Ahalteke Destanı

Bu şiir tamamen kendi içimden geldiği şekliyle, içimdeki gerçekliğe kurgusal bir yaklaşım olarak gelişmiştir. Üzerinde hiçbir düzenleme yapmadan sizlerle paylaşmak istedim. Doğal olarak yoruma açık bir eserdir.
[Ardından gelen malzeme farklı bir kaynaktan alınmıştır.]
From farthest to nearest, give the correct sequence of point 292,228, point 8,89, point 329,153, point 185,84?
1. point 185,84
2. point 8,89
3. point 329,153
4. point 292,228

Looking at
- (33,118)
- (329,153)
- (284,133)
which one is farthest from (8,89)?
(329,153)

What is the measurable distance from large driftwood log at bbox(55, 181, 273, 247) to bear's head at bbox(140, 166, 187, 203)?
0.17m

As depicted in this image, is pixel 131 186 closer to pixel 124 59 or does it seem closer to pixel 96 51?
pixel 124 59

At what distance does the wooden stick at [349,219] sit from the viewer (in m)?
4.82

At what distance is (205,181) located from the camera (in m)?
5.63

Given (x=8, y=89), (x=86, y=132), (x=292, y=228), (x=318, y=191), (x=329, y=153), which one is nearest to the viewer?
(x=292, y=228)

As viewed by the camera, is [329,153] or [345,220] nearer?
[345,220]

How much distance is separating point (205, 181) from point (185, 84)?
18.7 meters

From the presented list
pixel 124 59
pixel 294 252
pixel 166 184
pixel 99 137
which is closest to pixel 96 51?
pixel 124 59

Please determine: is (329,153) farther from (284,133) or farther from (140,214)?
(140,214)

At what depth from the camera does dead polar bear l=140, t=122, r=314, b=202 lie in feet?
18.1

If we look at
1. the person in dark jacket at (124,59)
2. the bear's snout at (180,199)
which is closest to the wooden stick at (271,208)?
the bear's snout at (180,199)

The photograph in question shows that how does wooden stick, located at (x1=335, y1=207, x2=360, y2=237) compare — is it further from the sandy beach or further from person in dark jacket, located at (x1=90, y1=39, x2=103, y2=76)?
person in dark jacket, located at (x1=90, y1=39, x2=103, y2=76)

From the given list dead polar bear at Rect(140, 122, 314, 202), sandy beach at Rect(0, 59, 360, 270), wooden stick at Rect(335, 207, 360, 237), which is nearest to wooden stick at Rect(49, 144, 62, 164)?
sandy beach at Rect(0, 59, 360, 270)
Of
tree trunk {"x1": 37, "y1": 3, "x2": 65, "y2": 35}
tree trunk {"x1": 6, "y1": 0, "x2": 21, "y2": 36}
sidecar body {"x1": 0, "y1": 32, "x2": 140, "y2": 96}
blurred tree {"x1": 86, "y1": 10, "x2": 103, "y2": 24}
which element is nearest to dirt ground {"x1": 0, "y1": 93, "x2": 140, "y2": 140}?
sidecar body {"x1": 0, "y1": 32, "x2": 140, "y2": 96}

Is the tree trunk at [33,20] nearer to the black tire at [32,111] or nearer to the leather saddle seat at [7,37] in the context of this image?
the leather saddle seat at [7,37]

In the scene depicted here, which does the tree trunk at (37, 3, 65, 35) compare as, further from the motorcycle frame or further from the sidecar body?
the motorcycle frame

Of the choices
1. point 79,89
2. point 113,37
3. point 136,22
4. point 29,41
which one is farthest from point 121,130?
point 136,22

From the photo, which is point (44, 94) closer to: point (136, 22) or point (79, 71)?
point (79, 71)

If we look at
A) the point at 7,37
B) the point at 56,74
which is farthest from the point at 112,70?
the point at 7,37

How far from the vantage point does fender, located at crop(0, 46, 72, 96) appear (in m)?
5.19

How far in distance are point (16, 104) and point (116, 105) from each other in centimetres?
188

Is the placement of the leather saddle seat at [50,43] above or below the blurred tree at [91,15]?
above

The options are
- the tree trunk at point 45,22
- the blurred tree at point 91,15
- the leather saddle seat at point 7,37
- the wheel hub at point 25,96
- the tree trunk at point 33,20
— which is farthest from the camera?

Saygılarımla...
Sevmek ağcakavak boyunca
Uzanıp sana
Alaca gövdemin
Üstünde değil yüreğimde çakı
İzleri
Eski kayıpları sarmış
Diplerimin
Ölüme yakın sevgilileri, enleri süzen tanrıçalarını ben
Hapsetmedim mi
Dalgalar
Yalan olan
Yalana harika benzetmelerde
Kaybeder zaman
Aslolan bir kumral olmadı
Yapraklarım
Evet Çınarlar gibi
Selama duran menevişler ve yosunlar
Güneyde sana
Kuzeyde sana
Ufkun uzandığı ellere bir seda veren çitlembikler ve de çimenler
Fısıldar
Cirit oynayan yigitler ayvaz olur
Biri bin eder birinin eli değer yıldızlara önce şimal
Önce şimal sana
sokulur selama durur
Açılası eller duadan dönmesin
Ana Âlâm
Ne şimalden
Ne garpdan
Okunur bir bir şiirler
Şiirler sevgili
Şiirler buyunca över dizelerde
Ağca ağac kavaklara ve ardiçlara
Kızıl göllerine hayran olan bozgun karaların kenara itildigi çöller
İyi bilir beni
Bohçası gönlüne sarılmış
Özlemi yastık yastıkbaşı dantelli
Gelinler kızlar ak elli kızlar
Sarılır şem-ağlar
Şimdi elleri kopmuş yadından
Uzak divanlara serili peştemallere sarılan köylü kızı
Otağını kuran
Şakağında ay parlatan terleri silen Yağız çoban
Dağların kara ağıdını sesinde söyler türküsünü
Uzaktan uzağa yankılanan selam
Ana ellerine baba yurduna
Kuru çama
Yitik çalıya
Boztepeye
Üstü binbir renge bürünmüş
Dua dileği yaban eriğine
Vazgeçtim diye bilir mi?
Mekanı Aydos illeri
Ay'a dostumsun
Kaç çift göz dokunuyorsa sana
Bütün toprağından
Senden benden bizden kimler Geçti patika yollarınıza
Kaç kuzu meleşti anasına yoldaş olarak
Ruhları ki el almış sizden
Gurbetin hasretimi
Bağrınızda eser titrek
Beni çağıran deli meneviş
Arsız sevdam
Ardına dua tutduğum benliğim herşeyim, hiçligi unut benimle
Matem matem ağıt ağıt türkülerim söylenir bu yakalarda
Sılam bağrı ezik bir türkü
Bozkırın tezenesi
Yayların kemençesi
Doğunun Ahıska'nın
Tanrı Dağlarının
Tarı sazı beni mi özledin ben gibi nemi anlamadın
bağrına yaban, döşüne yabancın değilim
Ahaltekenim
Ata Âlâm
Göglerden süzülen
Yakutu Aslan
Korkutunum, minval ellerine
Hazar'dan gelerek
Fırat'ı na mahkum el değmemiş dağların doğurduğu yerden Tunç ellerinden geçmedim mi
Dil dil lisan lisan değişmedi bak dillerim
Nuh'un oğullarının hası Yafes'in Türk"ü
Toroslarına oğul verenim
Beni bilemedin mi
Menderes'lerde boğarım
Seni benden edeni.
Ne mutlu sana yurdum diyene
"Ne mutlu Türküm diyene"
Aşk ve vatan sevgisiyle dolu dolu bi şiir. Sevgiliye uzanırken ana haritaları ne güzel işaretlemiş.Ve yürekte taşınan derin acıların izleri.Bence mitolojik havası var şiirin.Sonra özlem ve hasrete çağrı var.Tebrikler.
Tebrik ederim İsmail bey. Farklı bir çalışma olmuş, rengarenk tarihi örneklemelerle. Kaleminiz daim olsun.